Although it was not a crystal clear day, the views were still impressive and well worth the trip.

Colvin Range
Colvin Range
Colden and the Macs
Colden and the Macs
Skylight
Skylight
Lake Tear of the Clouds
Lake Tear of the Clouds, the highest body of water in New York and the start of the mighty Hudson River.
Haystack
Haystack – Image credit: Brian Jenks

This is one of my favorite shots from the day, taken by my brother. It brings me back to that moment, standing atop Marcy and taking it all in. I was dreaming of exploring down there, beyond Marcy, experiencing Skylight, Lake Tear of the Clouds, Gray, Redfield, and Cliff from the west. It would be more than a year before that dream would become realized.

Taking in the View
Image credit: Brian Jenks

Finally around 3:30pm we decided we’d better get a move on, and started the long descent.

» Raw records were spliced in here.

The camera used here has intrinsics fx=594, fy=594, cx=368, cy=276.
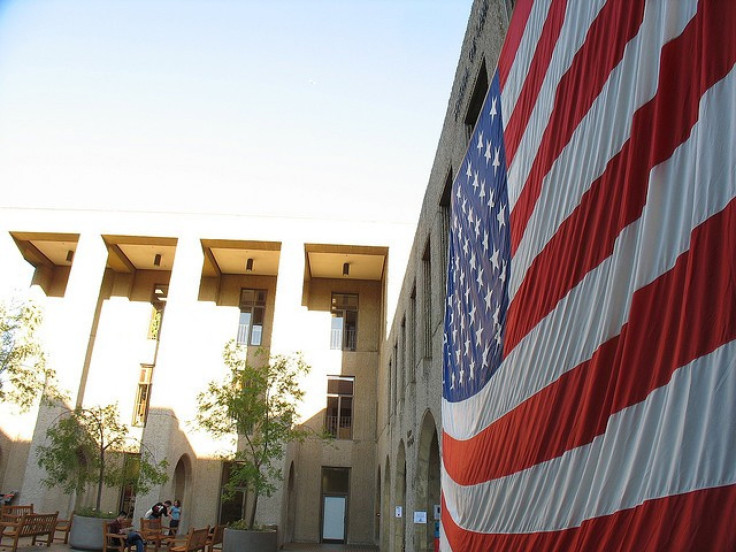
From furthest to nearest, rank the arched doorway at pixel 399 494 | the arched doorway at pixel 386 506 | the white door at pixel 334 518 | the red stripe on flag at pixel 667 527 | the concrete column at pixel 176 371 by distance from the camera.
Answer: the white door at pixel 334 518
the concrete column at pixel 176 371
the arched doorway at pixel 386 506
the arched doorway at pixel 399 494
the red stripe on flag at pixel 667 527

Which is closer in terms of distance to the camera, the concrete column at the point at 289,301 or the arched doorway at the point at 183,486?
the concrete column at the point at 289,301

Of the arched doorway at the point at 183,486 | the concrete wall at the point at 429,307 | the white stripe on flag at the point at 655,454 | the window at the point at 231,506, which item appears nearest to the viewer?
the white stripe on flag at the point at 655,454

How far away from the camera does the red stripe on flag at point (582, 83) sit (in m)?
3.59

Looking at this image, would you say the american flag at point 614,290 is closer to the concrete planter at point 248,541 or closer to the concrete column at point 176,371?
the concrete planter at point 248,541

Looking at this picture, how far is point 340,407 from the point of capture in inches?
1059

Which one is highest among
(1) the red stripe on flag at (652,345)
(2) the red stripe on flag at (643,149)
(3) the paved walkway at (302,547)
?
(2) the red stripe on flag at (643,149)

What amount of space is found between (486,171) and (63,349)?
22.2 meters

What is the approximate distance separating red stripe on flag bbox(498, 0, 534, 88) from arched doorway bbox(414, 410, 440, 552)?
709cm

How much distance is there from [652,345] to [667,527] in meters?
0.82

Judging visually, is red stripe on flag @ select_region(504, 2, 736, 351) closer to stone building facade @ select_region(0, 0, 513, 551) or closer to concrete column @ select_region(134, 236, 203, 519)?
stone building facade @ select_region(0, 0, 513, 551)

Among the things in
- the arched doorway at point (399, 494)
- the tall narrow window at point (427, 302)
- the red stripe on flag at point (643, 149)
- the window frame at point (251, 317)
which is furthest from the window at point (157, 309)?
the red stripe on flag at point (643, 149)

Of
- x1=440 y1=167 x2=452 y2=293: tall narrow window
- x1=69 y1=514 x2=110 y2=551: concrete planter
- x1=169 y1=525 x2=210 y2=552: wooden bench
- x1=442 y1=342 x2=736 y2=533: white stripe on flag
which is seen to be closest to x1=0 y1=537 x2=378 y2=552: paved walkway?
x1=69 y1=514 x2=110 y2=551: concrete planter

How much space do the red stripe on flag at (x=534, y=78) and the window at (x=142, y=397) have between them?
24.6 metres

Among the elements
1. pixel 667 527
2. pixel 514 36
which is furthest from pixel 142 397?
pixel 667 527
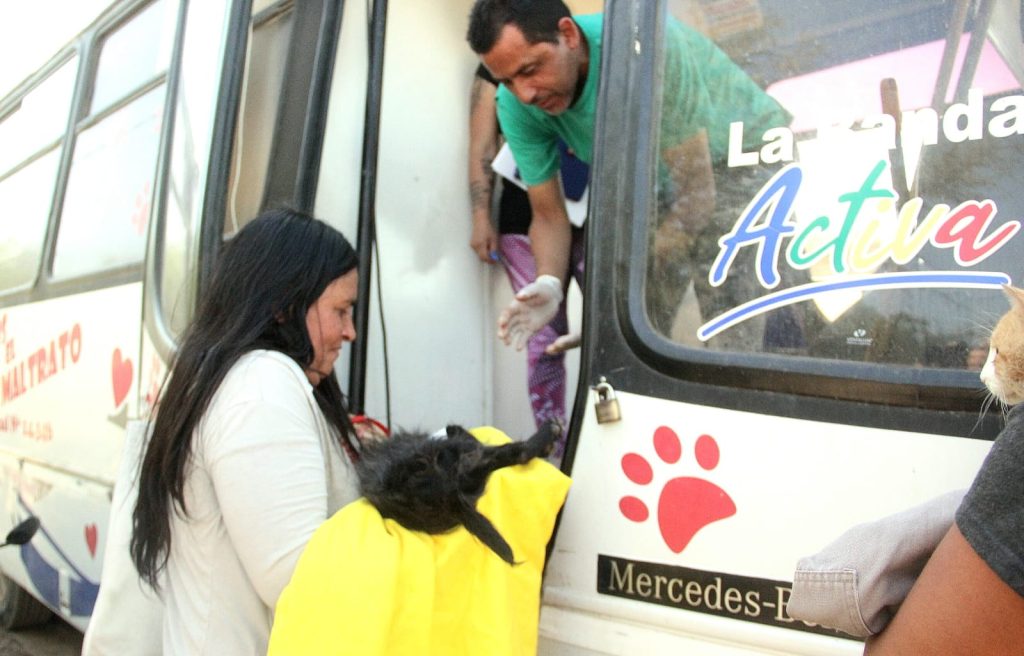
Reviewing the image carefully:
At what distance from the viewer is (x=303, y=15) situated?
93.4 inches

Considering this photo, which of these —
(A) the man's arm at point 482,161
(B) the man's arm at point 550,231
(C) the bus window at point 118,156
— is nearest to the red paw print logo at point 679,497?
(B) the man's arm at point 550,231

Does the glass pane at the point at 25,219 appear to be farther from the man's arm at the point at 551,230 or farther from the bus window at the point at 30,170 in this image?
the man's arm at the point at 551,230

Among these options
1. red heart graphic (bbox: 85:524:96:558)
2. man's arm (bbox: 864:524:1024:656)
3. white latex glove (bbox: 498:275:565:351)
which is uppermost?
white latex glove (bbox: 498:275:565:351)

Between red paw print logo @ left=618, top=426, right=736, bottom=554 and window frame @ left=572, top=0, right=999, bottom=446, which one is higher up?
window frame @ left=572, top=0, right=999, bottom=446

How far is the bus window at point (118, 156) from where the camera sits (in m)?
2.84

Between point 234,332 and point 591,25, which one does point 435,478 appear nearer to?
point 234,332

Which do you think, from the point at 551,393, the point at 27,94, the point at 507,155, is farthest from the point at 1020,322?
the point at 27,94

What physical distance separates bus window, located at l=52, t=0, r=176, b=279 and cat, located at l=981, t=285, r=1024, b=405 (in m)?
2.34

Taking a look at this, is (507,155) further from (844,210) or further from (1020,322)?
(1020,322)

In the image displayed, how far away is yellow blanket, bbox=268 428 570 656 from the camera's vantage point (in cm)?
136

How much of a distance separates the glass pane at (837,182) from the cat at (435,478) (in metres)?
0.38

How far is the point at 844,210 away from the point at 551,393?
132 centimetres

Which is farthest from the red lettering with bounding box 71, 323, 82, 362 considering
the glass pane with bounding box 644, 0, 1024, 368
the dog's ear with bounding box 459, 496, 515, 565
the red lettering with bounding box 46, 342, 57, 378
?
the glass pane with bounding box 644, 0, 1024, 368

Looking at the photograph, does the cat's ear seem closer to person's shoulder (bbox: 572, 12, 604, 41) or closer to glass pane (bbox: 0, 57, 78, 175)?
person's shoulder (bbox: 572, 12, 604, 41)
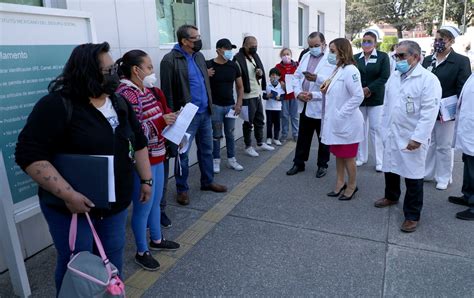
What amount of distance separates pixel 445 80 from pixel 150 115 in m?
3.43

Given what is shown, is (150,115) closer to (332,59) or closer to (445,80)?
(332,59)

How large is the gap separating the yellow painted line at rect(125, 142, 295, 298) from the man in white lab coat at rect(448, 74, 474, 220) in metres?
2.37

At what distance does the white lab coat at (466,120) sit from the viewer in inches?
154

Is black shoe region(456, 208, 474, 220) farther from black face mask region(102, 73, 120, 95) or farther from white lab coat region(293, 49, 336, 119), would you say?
black face mask region(102, 73, 120, 95)

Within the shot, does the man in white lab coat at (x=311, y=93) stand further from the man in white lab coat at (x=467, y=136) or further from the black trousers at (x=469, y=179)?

Following the Trail Down We took a break at Indian Falls. Marcy Brook was roaring, and there was a spotty cell phone signal if you held it up just right.

Break at Indian Falls

Catching a Signal
Image credit: Brian Jenks
Marcy Brook at Indian Falls
Image credit: Brian Jenks
Algonquin from Indian Falls
Algonquin over the top of Indian Falls – Image credit: Brian Jenks

After the break at Indian Falls, my arthritis decided to kick into high gear and my knee gave out. The descent through this section is the most technical of the entire trek, and I was crawling. It was frustrating as hell, for both me and my brother.

A few years prior, I had an arthritis episode that lasted for months, and was so severe I could barely walk, couldn’t do normal chores or pick up my kids, at times couldn’t get into or out of bed without assistance. I was diagnosed with reactive arthritis, and had been learning about it and my body since, and how to best manage it. Clearly there was more to learn.

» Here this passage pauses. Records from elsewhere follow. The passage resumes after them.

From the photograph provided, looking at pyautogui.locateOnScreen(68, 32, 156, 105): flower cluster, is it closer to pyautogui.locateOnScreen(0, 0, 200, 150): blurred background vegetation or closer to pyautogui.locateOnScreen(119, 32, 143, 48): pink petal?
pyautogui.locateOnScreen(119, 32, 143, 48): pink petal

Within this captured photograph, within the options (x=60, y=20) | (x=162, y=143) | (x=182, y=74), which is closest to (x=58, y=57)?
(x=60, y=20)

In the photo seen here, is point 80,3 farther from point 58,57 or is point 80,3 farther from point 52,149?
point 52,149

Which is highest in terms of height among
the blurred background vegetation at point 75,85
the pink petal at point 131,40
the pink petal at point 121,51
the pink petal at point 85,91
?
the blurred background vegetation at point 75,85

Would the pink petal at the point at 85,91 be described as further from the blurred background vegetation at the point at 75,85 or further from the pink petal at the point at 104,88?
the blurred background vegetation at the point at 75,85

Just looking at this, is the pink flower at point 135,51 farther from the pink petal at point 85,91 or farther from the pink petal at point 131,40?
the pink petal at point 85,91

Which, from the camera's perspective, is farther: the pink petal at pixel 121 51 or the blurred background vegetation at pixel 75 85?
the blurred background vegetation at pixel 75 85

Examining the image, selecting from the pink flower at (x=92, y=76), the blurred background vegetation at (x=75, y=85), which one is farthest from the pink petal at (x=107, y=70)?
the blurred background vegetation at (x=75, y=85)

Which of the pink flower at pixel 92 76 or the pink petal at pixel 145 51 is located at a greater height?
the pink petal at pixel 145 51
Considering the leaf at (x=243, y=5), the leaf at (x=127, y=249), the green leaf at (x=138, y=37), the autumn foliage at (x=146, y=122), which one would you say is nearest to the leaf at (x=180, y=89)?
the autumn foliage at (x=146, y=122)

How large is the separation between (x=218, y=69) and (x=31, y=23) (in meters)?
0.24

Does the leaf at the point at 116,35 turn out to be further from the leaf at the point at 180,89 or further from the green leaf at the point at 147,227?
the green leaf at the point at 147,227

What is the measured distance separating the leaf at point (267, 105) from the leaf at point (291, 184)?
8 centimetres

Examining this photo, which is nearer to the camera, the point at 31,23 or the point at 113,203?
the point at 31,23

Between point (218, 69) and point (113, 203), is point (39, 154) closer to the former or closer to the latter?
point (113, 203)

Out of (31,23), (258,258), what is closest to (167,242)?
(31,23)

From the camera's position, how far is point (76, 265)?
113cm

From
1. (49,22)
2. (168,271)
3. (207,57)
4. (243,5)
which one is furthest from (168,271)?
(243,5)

Just before crossing Phelps Brook, my brother dug some ibuprofen out of his pack and gave it to me. I had taken so much NSAIDs during my severe arthritis episode that I had developed an emotional block against taking them, not wanting to return to that saga. But, duh, they can still help at times. And within 15 minutes I was back to cruising speed, my brother huffing behind me muttering under his breath, because a few minutes ago he was waiting for me.

Hurting Coming Down
Image credit: Brian Jenks

Hike: OK Slip Falls
Distance: 7 miles
Date: May 10, 2015

The next day, my brother and I wanted to do something with our dad, but, for obvious reasons, nothing too crazy. We decided on OK Slip Falls. This had recently been opened up to the public, and was a fairly level, 7 mile round-trip hike with one of the tallest waterfalls in New York at the terminus.

The conditions were quite different from the day before. Some mud, but mostly dry, easy trail. Our legs complained at first, but once we got going it felt good to stretch them out.

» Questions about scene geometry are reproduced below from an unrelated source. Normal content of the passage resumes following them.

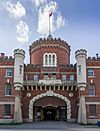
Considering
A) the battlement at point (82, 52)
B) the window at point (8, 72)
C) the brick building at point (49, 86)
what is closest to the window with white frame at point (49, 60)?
the brick building at point (49, 86)

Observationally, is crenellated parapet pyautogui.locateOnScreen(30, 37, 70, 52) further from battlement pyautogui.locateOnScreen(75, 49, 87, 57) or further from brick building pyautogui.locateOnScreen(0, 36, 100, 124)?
battlement pyautogui.locateOnScreen(75, 49, 87, 57)

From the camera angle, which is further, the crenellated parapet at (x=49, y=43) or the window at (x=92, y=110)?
the crenellated parapet at (x=49, y=43)

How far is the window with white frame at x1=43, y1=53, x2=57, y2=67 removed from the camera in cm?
4000

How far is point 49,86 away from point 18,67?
5.57m

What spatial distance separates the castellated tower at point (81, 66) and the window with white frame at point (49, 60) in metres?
4.46

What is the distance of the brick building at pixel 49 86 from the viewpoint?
3547cm

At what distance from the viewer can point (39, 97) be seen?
37969mm

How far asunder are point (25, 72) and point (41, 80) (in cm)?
308

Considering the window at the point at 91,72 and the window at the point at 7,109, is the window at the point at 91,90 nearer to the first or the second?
the window at the point at 91,72

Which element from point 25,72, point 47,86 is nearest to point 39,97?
point 47,86

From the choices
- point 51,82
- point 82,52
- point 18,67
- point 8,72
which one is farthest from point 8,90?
point 82,52

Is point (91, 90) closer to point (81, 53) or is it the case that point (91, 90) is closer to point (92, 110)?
point (92, 110)

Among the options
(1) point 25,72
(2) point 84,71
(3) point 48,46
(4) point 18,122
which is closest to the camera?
(4) point 18,122

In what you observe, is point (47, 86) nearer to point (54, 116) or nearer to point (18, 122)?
point (18, 122)
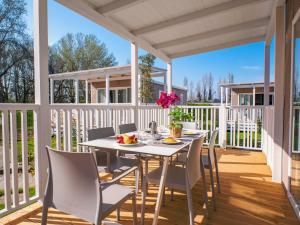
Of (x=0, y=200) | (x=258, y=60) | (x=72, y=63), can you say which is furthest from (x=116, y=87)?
(x=258, y=60)

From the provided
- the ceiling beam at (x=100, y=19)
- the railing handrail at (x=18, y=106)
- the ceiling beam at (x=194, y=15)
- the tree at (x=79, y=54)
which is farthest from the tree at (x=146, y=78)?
the tree at (x=79, y=54)

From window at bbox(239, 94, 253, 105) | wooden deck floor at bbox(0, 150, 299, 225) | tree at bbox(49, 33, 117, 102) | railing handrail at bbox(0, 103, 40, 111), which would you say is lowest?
wooden deck floor at bbox(0, 150, 299, 225)

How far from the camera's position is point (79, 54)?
63.0 ft

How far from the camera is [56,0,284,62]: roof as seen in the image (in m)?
3.07

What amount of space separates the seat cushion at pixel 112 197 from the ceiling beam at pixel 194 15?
125 inches

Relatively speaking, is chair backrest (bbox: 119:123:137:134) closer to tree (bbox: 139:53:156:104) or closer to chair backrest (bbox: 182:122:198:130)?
chair backrest (bbox: 182:122:198:130)

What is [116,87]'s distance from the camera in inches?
427

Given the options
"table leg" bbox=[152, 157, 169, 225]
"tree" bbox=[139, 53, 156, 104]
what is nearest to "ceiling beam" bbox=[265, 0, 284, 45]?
"table leg" bbox=[152, 157, 169, 225]

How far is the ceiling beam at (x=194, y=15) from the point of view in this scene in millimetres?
3260

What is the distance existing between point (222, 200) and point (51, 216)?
201 cm

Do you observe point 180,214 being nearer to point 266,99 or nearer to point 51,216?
point 51,216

Trail to OK Slip FallsThere were many snakes on the trail. I lost count of the times I’d hear some rustling and stop to scope what was making it, only to find a little snake slithering out of the way.

Garter on the Trail
Image credit: Brian Jenks

The falls were absolutely stunning. There is a trail to hike around the rim, but weather was moving in, and we were all tired. The end of the trail, where this view is from, is quite steep. I wouldn’t recommend letting small children run wild here.

OK Slip Falls

On the way out, the skies opened up. Brian and I neglected to put our ponchos on. It absolutely poured and we got soaked. Fortunately the temperature was mild, and it added to the adventure and the memory.

Pouring Rain


After a beautiful and successful few days of hiking, it’s time to drink wine and get out the maps to plan the next adventure!